- _WORK REQUIRED_:
Update the stretch of the snowblower thread from "# Any information" through "Anyone heard anything?" by putting "retailers" wherever "dealers" appears, and give that stretch back in full.

# Any information on the new Honda HS1332 Snowblower?



## mrwhite1

I have been researching snowblowers here recently, i was interested in purchasing an 1132. Unfortunately this isnt a good time of the year to talk to dealers since they had to put in their orders at the end of March and were wish washy on giving me pricing. One of the dealers I spoke with actually had his act together and was telling me the 1132 has been discontinued and the new model is the 1332. I've been trying to research to find out what will be the difference between it and the previous 1132 beside the upgraded 13 horsepower engine?

Anyone heard anything?
Few rumors he heard although not confirmed: 
Slightly increased handlebar height
Standard commercial skid shoes
Move choke to throttle instead of own cable

Additional information or pictures would be appreciated


----------



## Hoodoo Valley

I have no idea, but still wanted to welcome you to the forum!


----------



## woodwelder

mrwhite1 said:


> I have been researching snowblowers here recently, i was interested in purchasing an 1132. Unfortunately this isnt a good time of the year to talk to dealers since they had to put in their orders at the end of March and were wish washy on giving me pricing. One of the dealers I spoke with actually had his act together and was telling me the 1132 has been discontinued and the new model is the 1332. I've been trying to research to find out what will be the difference between it and the previous 1132 beside the upgraded 13 horsepower engine?

- _DATA EXCERPT_:
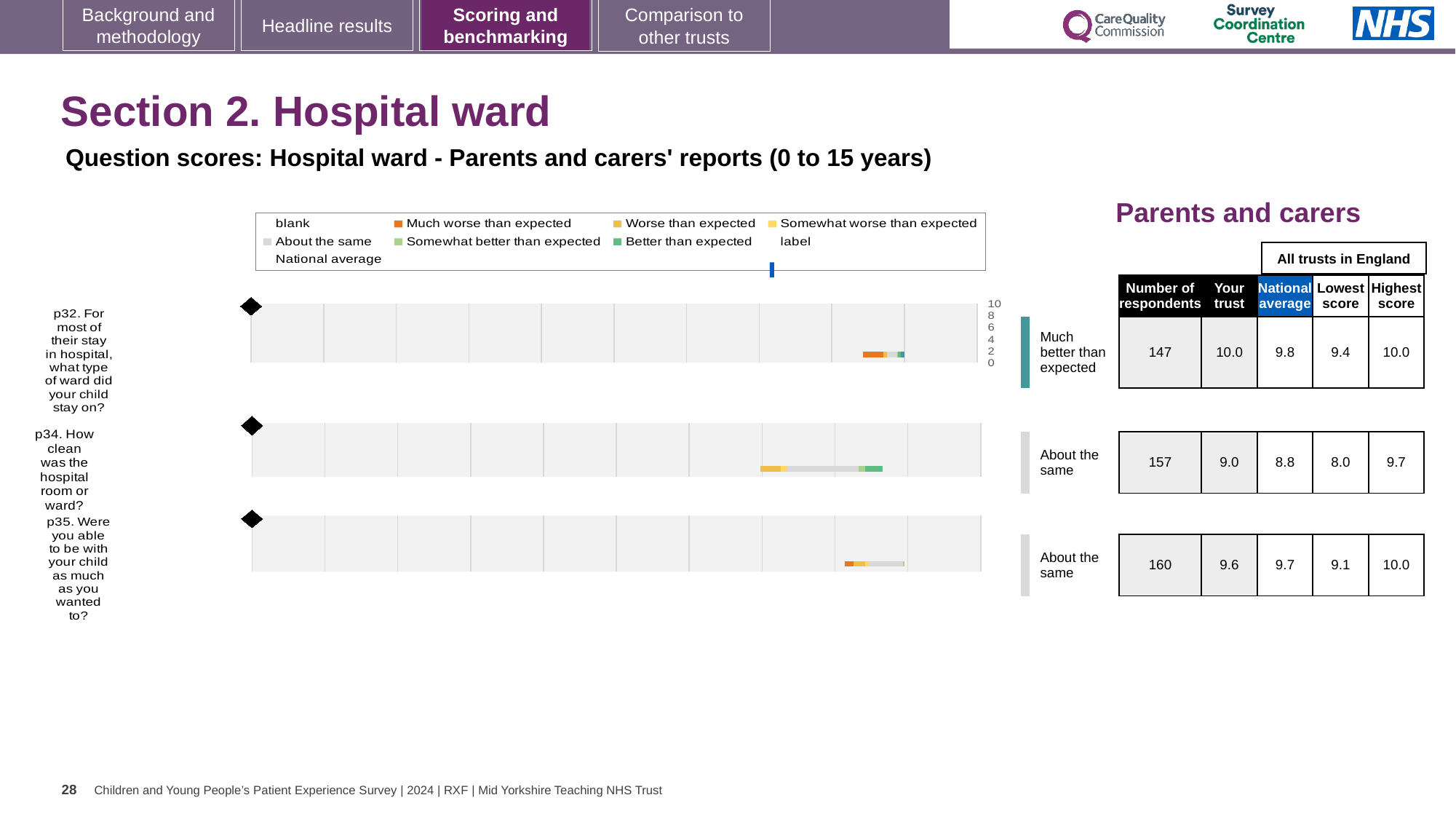
What kind of chart is used to show the question scores for p32, p34 and p35? bar chart How many questions are plotted in the charts on this slide? 3 What is the 'Your trust' score for p34 (how clean was the hospital room or ward)? 9.0 In the chart legend, what colour represents 'Much worse than expected'? orange What benchmark category is shown for p32? Much better than expected Which question has the lowest 'Your trust' score? p34 Which question has the highest 'Your trust' score? p32 For p35, which is larger: the 'Your trust' score or the national average? National average What is the national average score for p35 (were you able to be with your child as much as you wanted to)? 9.7 What is the subtitle above the charts on this slide? Question scores: Hospital ward - Parents and carers' reports (0 to 15 years) How many respondents are shown for p32 (what type of ward did your child stay on)? 147 For p32, what is the difference between the highest score and the lowest score across all trusts in England? 0.6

- _YOUR SOLUTION_:
# Any information on the new Honda HS1332 Snowblower?



## mrwhite1

I have been researching snowblowers here recently, i was interested in purchasing an 1132. Unfortunately this isnt a good time of the year to talk to retailers since they had to put in their orders at the end of March and were wish washy on giving me pricing. One of the retailers I spoke with actually had his act together and was telling me the 1132 has been discontinued and the new model is the 1332. I've been trying to research to find out what will be the difference between it and the previous 1132 beside the upgraded 13 horsepower engine?

Anyone heard anything?